Al Reconnaissance General Bureau afferiscono una vasta gamma di gruppi hacker, sia governativi che affiliati. Essi includono (in via non esaustiva): Andariel, BeagleBoyz, Bluenoroff, The Chollima groups, Dark Hotel, Group 123, The Kimsuky group, Lazarus (anche noto come APT38), Reaper (meglio conosciuto come APT37 o Thallium) e infine Starcraft.

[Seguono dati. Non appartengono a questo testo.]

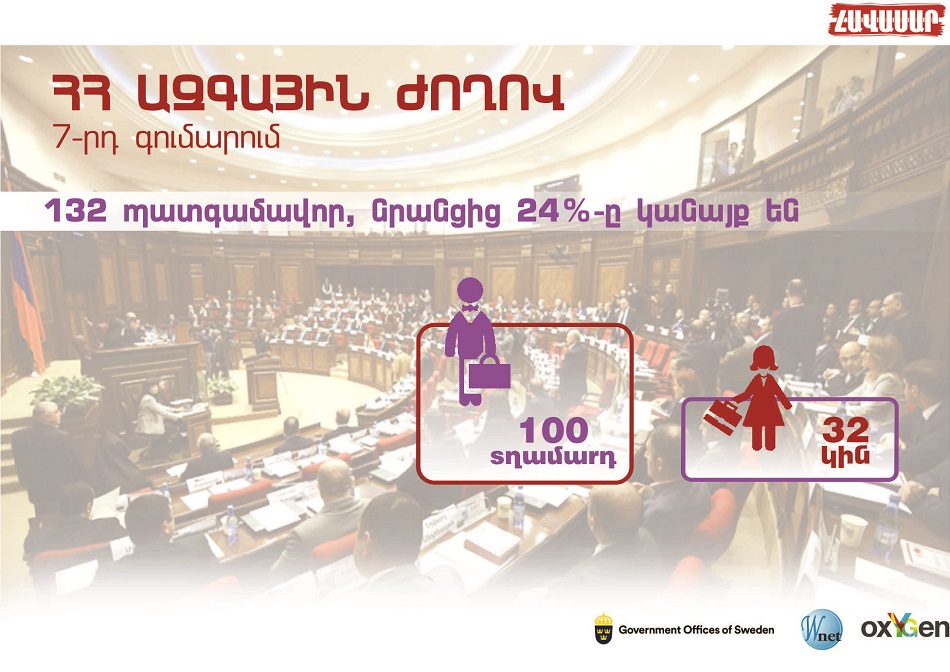 ՀԱՎԱՍԱՐ

ՀՀ ԱԶԳԱՅԻՆ ԺՈՂՈՎ
7-րդ գումարում

132 պատգամավոր, նրանցից 24%-ը կանայք են

100
տղամարդ

32
կին

Government Offices of Sweden

Wnet

oxYGen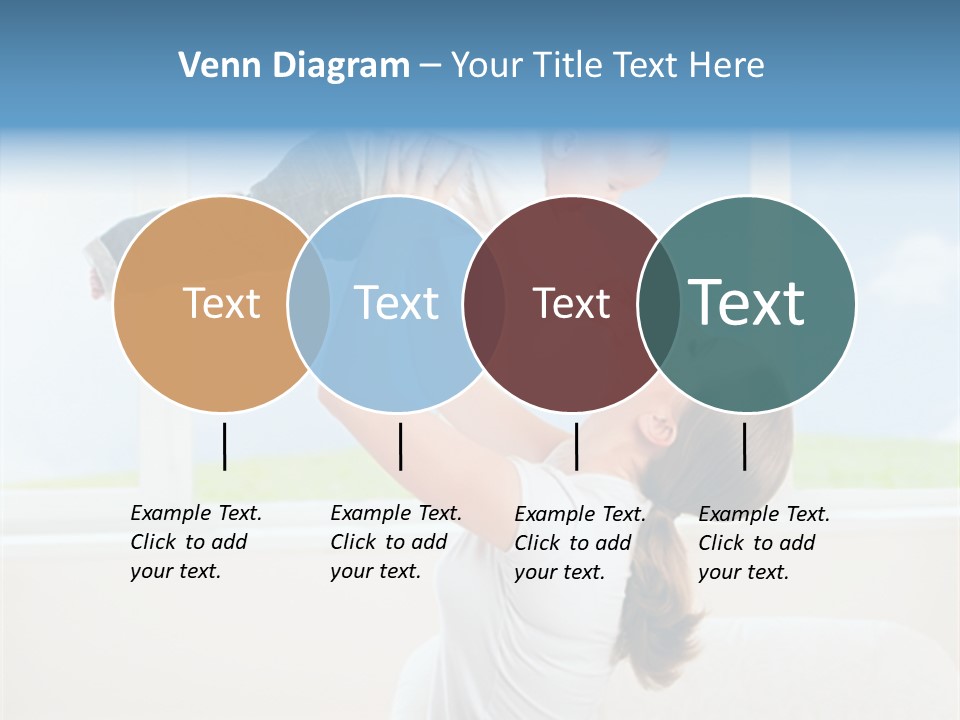 Venn Diagram – Your Title Text Here

Text

Text

Text

Text

Example Text. Click to add your text.

Example Text. Click to add your text.

Example Text. Click to add your text.

Example Text. Click to add your text.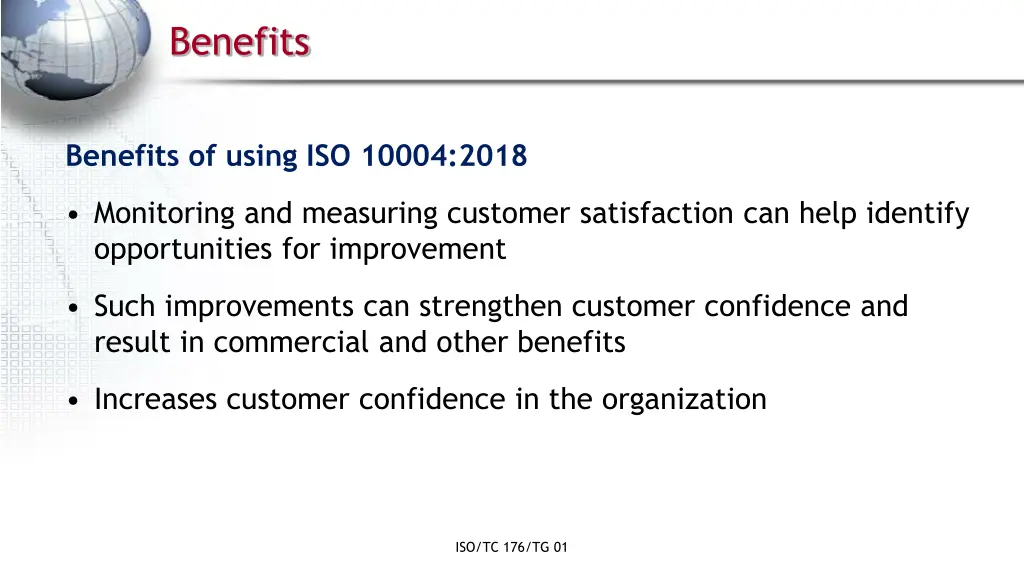 Benefits

Benefits of using ISO 10004:2018

• Monitoring and measuring customer satisfaction can help identify opportunities for improvement

• Such improvements can strengthen customer confidence and result in commercial and other benefits

• Increases customer confidence in the organization

ISO/TC 176/TG 01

Lazarus è il maggiore e il più attivo tra i gruppi di tecnocriminali nordcoreani. Ha visto la luce nel 2007 e fa parte del Lab110 all’interno del Bureau121. I suoi obiettivi preferenziali sono stati il settore aerospaziale, chimico, elettronico, dell’intrattenimento e spettacolo, finanziario, militare, governativo, sanitario, delle infrastrutture e della logistica, della produzione, dei media e dell’editoria. Ha anche preso di mira le organizzazioni nordcoreane per i diritti umani in Corea e Giappone. Lazarus ha compiuto gli exploit più eclatanti tra cui quelli contro le banche sudcoreane nel 2013, la Sony Pictures Entertainment nel 2014 e l’attacco ransomware WannaCry nel 2017.
Kimsuky è nato nel 2012 con il compito di raccogliere quante più informazioni possibili a livello globale utilizzando tecniche di ingegneria sociale come il phishing, il furto di credenziali e gli attacchi del tipo “watering hole”. Gli obiettivi principali del gruppo erano rivolti soprattutto agli Usa, Corea del Sud, Giappone, ma anche i think tank, le agenzie governative e altre organizzazioni focalizzate su questioni di sicurezza nazionale e programmi nucleari.
Reaper (APT38) fin dal 2015 colpisce gli istituti finanziari e bancari al fine di estorcere denaro per gli scopi primari dello stato centrale della Corea del Nord. APT38 è coinvolto nelle vicende della Vietnam TP Bank (2015), nella Bangladesh Bank (2016), nella Far Eastern International Bank (2017), nel Bancomext (2018) e nel Banco de Chile (2018).
Andariel è coinvolto, a partire dal 2015, nei crimini di spionaggio contro imprese straniere, industrie della difesa, organizzazioni finanziarie e agenzie governative. Ha colpito più volte gli sportelli bancari di cash dispenser attraverso la clonazione di bancomat e carte di credito. Ha anche messo in circolazione sui siti online del gioco d’azzardo malware appositamente confezionati.
Bluenoroff ha pienamente anch’esso contribuito a rimpinguare le finanze dello stato centrale attraverso le sue scorribande. Appare al pubblico nel 2014 e fu impegnato nel tentativo di sottrarre valuta (anche virtuale) pari a quasi 1,1 miliardi di dollari da svariati istituti di credito siti in Bangladesh, Pakistan, India, Corea del Sud, Vietnam, Taiwan, Filippine, Turchia, Cile e Messico. Il gruppo criminale ha poi, in combutta con Lazarus, trafugato circa 81 milioni di dollari dalla Banca centrale del Bangladesh utilizzando credenziali Swift rubate. Mentre diverso esito ebbe il tentativo di estorcere altri 851 milioni di dollari che fallì per un errore banale.
Infine il gruppo Chollima, che a sua volta si compone di 4 sottogruppi differenti per target e modalità di attacco. Labyrinth Chollima, che prende di mira i servizi di intelligence stranieri; Ricochet Chollima, che ruba i dati delle vittime; Silent Chollima, si concentra sui media soprattutto sudcoreani; Stardust Chollima, che lancia attacchi contro società commerciali.